Are prisoners required to visit the workshops or are they only optional?
They are certainly not forced to come to our workshops, it is always their choice to participate. This means that the men who attend are there because they genuinely want to change. If they don't want to change, there's no point in working with them. Many men in prison want to avoid reoffending in the future and they are eager to change. Sometimes they are unsure if they actually can, and we help them with that.
They are very open when it comes to talking about their lives. I was surprised by how willing they were to share their experiences. They don't talk with pride about being involved in violence; they simply explain what they did. Sometimes they mention that they had to use violence to defend themselves or a friend. Our goal is to teach them that there are better ways to defend themselves. Even if they believe someone deserves to be hurt, if they end up back in prison, they are the ones paying the price.
What motivates prisoners to be willing to spend hours on your workshops?

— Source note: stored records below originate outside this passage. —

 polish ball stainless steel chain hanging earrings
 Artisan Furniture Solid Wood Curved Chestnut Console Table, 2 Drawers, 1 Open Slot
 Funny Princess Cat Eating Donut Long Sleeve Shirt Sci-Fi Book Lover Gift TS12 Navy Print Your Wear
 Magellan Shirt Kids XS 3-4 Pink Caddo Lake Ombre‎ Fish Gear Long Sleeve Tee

When we ask them if anyone wants to come back to prison after being released, no one raises their hand. So we tell them that in the workshops they can practise and learn skills that will hopefully help them never return to prison again. This is a strong motivation for them, much stronger than us telling them how they should behave or be better men. By not returning to prison, they will be better people as they won't be committing crimes.
The starting point is always to help them achieve their goal of never being readmitted to prison by teaching them how to manage their emotions and find better ways of dealing with their anger. This enables them to make better choices, no matter how other people might behave. They realise that being a violent man isn’t the same as being a strong man or being worthy of respect as a human being.

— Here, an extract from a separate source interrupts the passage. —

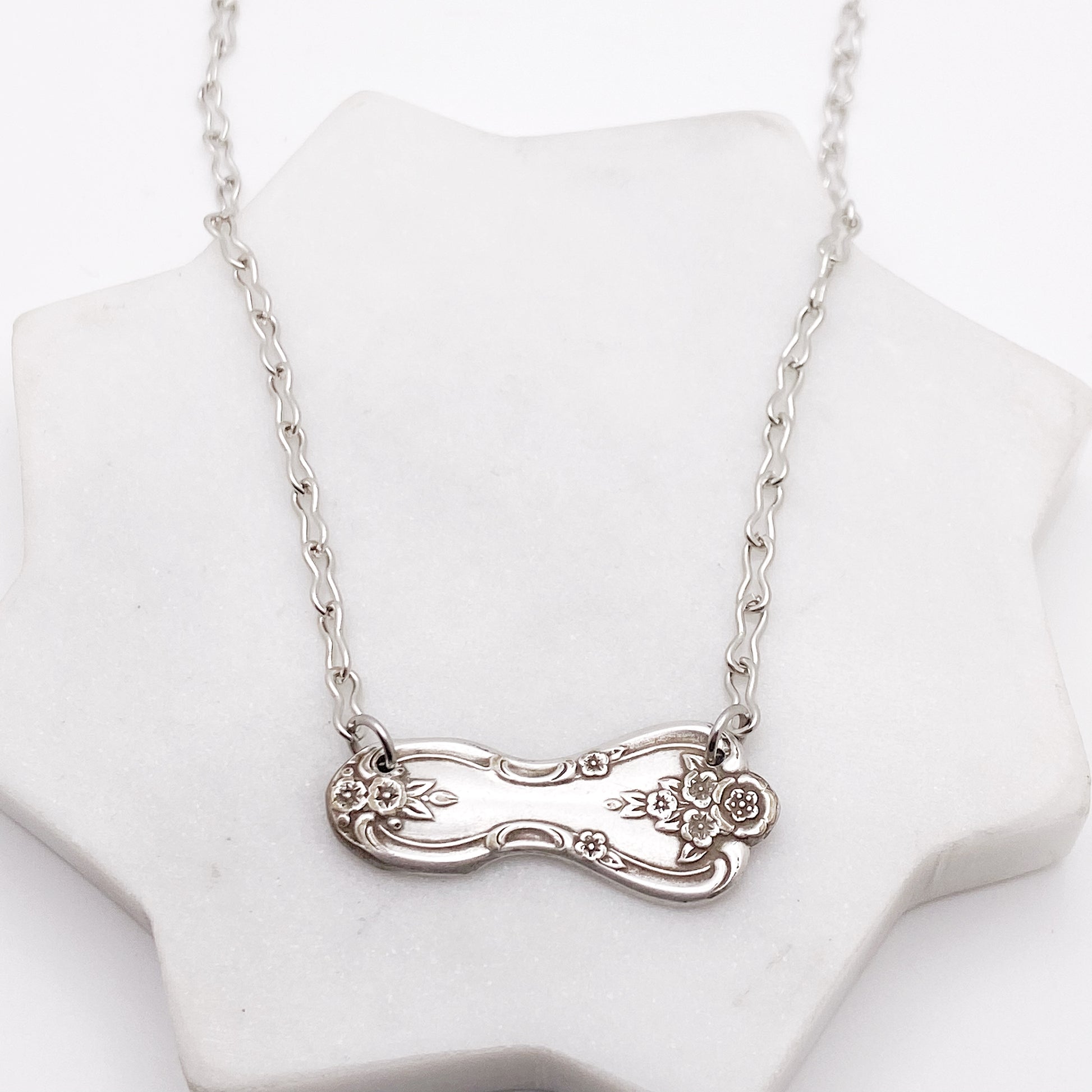 Inspiration Magnolia 1951, Spoon Handle Bar Necklace, Reclaimed Silverware Necklace, Vintage Silver Necklace Necklaces callistafaye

What are your thoughts about the nature of violence in men?
If you look at all kinds of violence, it primarily comes from men, and often against men too! It's important to recognise that there needs to be more support for men because they are not inherently bad or violent. Obviously, men can become violent under certain circumstances or situations, but they all have the capacity to be non-violent and learn how to live in the world and interact with others in a non-violent way. There is much evidence to support this.

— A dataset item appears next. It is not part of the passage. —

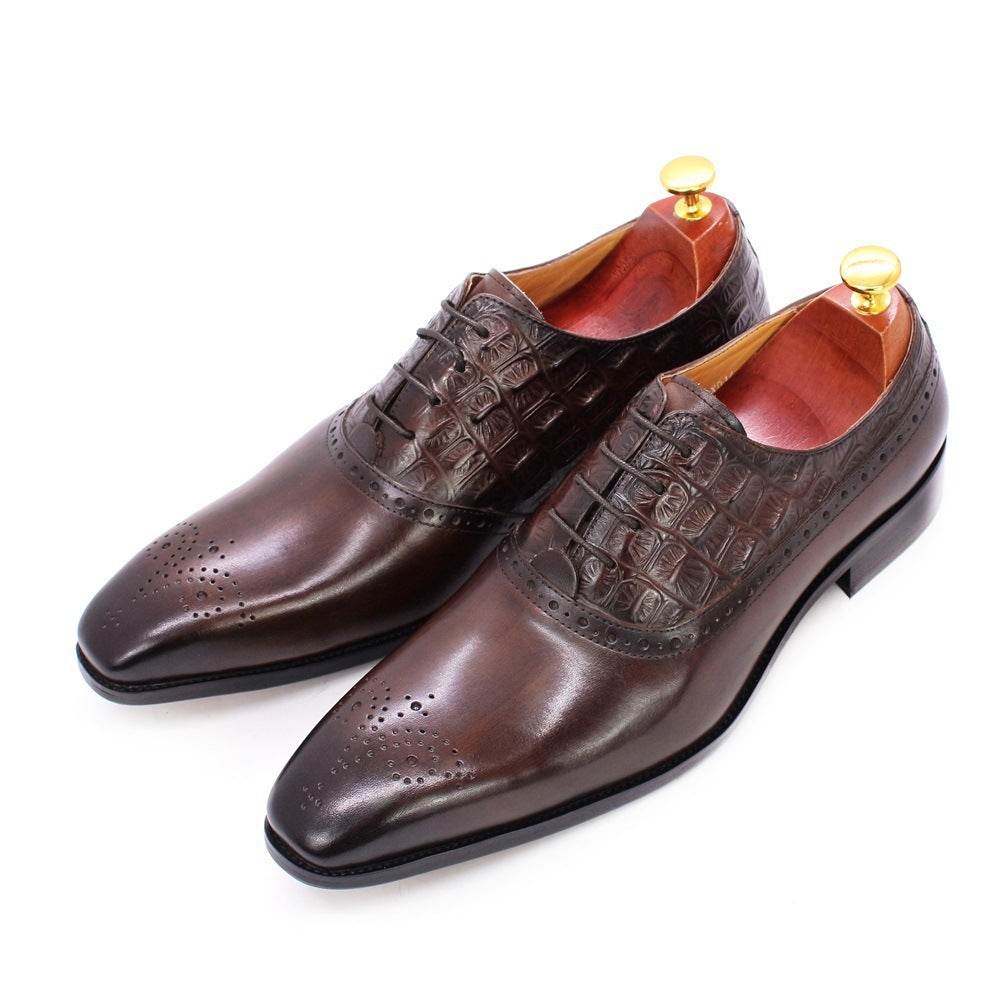 Men's Lace-up British Oxford Shoes Cowhide - Mubimart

When I try to understand the roots of violence, I believe that it is rooted in fear. Men become violent when they feel threatened in some way. That's why an important part of the work we do is helping these guys develop self-esteem and self-confidence. Many of them don't feel good about themselves on the inside. That's why they lash out or behave aggressively.
Has your first year of experience working with prisoners taught you anything?
This has been a great learning experience for me. For example, when I was in San Jose in Costa Rica, when the group came in, they had a lot of tattoos of skulls and skeletons all over their bodies and quite a few on their faces. If I were to meet some of them on the streets, I might feel afraid because they look threatening. However, as soon as they realised we were there to help, and that we were treating them with concern and respect, they were completely fine. They were friendly to us and treated us respectfully.
It made me realise that the way someone looks doesn't necessarily reflect who they are as a person. When you meet someone new you don’t know anything about them, and it's my experience that even if men look threatening, they often aren't, unless they themselves feel threatened. Some prisoners may not value themselves, and no one else has ever valued them or told them to value themselves, so their acting or looking aggressive is a form of self-protection. So, a really important foundation of non-violence work is for all men to feel valued as human beings and to learn to value themselves. Once you value yourself, you can value others too. If you don't respect yourself, you can't respect others either. And if you treat others respectfully, there is more chance that they will respect you back. And if they don’t, that’s their problem, but not a reason to be aggressive with them.